Hi all,
I've long been frustrated by the overhead of Drupal. So, let me float this idea.
Background: On each page load, we include all the enabled module files and a bunch of system modules and include files. MBs worth of code is pulled from the disk that never gets used. Functions are stored and comments that get tossed by the PHP compiler. All this extraneous data takes a toll on disk overhead and cpu time. The field module takes a step in creating several include files but they are all included on every page load. Menu items store include file definitions; this is an existing method that helps. Lets go another step.
New Approach: I'm currently developing a node module. I've stripped the .module file down to only containing the hook_ functions so that they can be loaded as pointers. The actual functions become only-loaded-if-needed functions. Each hook function has an include_once and a functional call to the actual hook.
for example, this code is in mymodule.module file.
/
* Implements hook_menu().
*/
function mymodule_menu() {
include_once "mymodule.menu.inc";
return mymodule_menu_build();
}
/
* Implements hook_theme().
*/
function mymodule_theme() {
include_once "mymodule.themes.inc";
return mymodule_theme_build();
}
/
* Implements hook_form().
*/
function mymodule_form($node, &$form_state) {
include_once mymodule.forms.inc';
return mymodule_form_build($node, $form_state);
}
/
* Implements hook_node_info().
*/
function mymodule_node_info() {
include_once mymodule.crud.inc';
return mymodule_crud_node_info();
}So when the module is included on page initialization, a very small file is loaded from the disk; with minimal comments. Instead of loading thousands of lines of code, only 100-500 are needed. Each include file is not read until, AND ONLY IF, it is needed.
When the system calls a hook, the required hook_function is available to catch the hook, include the related functions and pass the call to the full function. I've broken out menu, form, theme, block and crud functions. It probably makes sense to put all the cache related items (like menu and theme definitions) into a single include file.
I realize that the total number of included files will likely increase. And, while I consider that to be a small drawback, I consider the reduction in total data read and processed as being a huge advantage.
I'd like to hear thoughts on the subject.
Bob

Comments
If you do some benchmarks
If you do some benchmarks with a properly configured opcache (APC is the most common choice) I think you'll find little to no benefit to this technique.
Splitting code off into separate files that only get included sometimes is primarily a technique to improve performance on environments with no opcode cache (read shared hosting). If performance is important to you you'll want to get off of shared hosting for this and several other reasons.
--
Dave Hansen-Lange
Director of Technical Strategy, Advomatic.com
Pronouns: he/him/his
How much can opcode caching with heavy sites?
Hi Dave,
Doing benchmarks is difficult. I would have to rearrange a billion lines of core and contributed module code to make a meaningful test. If someone was paying me to spend 6 months coding and testing, then it would be an interesting (and informative) project for sure.

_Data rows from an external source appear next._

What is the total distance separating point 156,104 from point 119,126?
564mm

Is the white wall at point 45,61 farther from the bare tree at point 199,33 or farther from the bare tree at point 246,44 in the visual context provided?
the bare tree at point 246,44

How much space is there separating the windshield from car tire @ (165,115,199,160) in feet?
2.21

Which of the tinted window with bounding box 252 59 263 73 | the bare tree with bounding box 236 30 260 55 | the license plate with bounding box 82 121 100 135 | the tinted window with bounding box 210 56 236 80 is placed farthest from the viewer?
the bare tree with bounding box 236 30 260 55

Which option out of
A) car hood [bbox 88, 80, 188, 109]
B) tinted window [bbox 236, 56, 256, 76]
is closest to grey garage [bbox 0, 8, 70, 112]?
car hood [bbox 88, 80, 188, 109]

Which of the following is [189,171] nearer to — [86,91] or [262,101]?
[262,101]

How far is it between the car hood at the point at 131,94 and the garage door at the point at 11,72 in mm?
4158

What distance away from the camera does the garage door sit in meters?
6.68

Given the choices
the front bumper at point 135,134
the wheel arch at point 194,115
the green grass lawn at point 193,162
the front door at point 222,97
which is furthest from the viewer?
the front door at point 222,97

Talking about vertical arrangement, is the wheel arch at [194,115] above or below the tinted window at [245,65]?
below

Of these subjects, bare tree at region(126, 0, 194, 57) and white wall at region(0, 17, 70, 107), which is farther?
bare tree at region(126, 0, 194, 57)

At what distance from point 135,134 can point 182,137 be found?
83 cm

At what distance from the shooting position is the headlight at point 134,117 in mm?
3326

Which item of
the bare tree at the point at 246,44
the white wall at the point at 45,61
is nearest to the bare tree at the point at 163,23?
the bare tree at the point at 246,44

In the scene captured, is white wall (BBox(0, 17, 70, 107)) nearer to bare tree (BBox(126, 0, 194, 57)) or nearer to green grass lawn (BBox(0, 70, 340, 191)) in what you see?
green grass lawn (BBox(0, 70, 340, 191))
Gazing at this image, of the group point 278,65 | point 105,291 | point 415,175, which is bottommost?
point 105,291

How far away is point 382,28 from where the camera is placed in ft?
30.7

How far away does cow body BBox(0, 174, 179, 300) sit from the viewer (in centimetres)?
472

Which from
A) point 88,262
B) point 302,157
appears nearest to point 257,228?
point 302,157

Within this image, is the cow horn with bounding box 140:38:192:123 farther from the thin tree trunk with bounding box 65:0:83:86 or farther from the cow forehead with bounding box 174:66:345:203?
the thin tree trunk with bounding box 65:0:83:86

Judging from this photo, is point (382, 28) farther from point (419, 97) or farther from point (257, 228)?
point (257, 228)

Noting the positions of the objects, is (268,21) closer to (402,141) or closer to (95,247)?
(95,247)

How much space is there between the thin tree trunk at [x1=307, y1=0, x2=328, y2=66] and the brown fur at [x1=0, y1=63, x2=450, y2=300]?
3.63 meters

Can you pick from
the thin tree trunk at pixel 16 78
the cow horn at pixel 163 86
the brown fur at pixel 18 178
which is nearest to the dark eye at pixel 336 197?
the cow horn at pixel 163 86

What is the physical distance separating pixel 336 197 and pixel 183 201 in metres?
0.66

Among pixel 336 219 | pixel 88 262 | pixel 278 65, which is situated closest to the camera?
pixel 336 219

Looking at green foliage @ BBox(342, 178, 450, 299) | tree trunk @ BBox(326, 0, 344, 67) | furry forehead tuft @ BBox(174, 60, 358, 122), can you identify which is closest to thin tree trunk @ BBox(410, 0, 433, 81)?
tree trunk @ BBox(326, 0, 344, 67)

Yes, I'm one of those shared hosting users. I haven't gotten down the opcache road. While I'm not versed on the details, I understand that the compiled code stays resident. And that may be acceptable to the big high traffic sites or folks willing to pay for dedicated servers. But that does help the small business owner who has customers navigate away from his slow site.
While working on my current project, I had to evaluate a bunch modules like various field extensions, alternative media types, ecommerce and alternative location types. I enabled some, disabled others, uninstalled etc. It got so slow that the page latency grew to a typical of 3+ seconds for a logged in admin; 0.6 sec for and anonymous user. That's for just one user. I found that 95% of the time was consumed in the bootstrap phase, i.e. drupal_bootstrap(DRUPAL_BOOTSTRAP_FULL). What was it doing? Well, something like 400 files were being included, the peak memory reached 60MB and 400+ conf variables were loaded from the variables table. Once the bootstrap completed the execution of menu_execute_active_handler() was relatively instantaneous. As I uninstalled everything, the latency dropped off, but many modules do not delete their database tables and config variables.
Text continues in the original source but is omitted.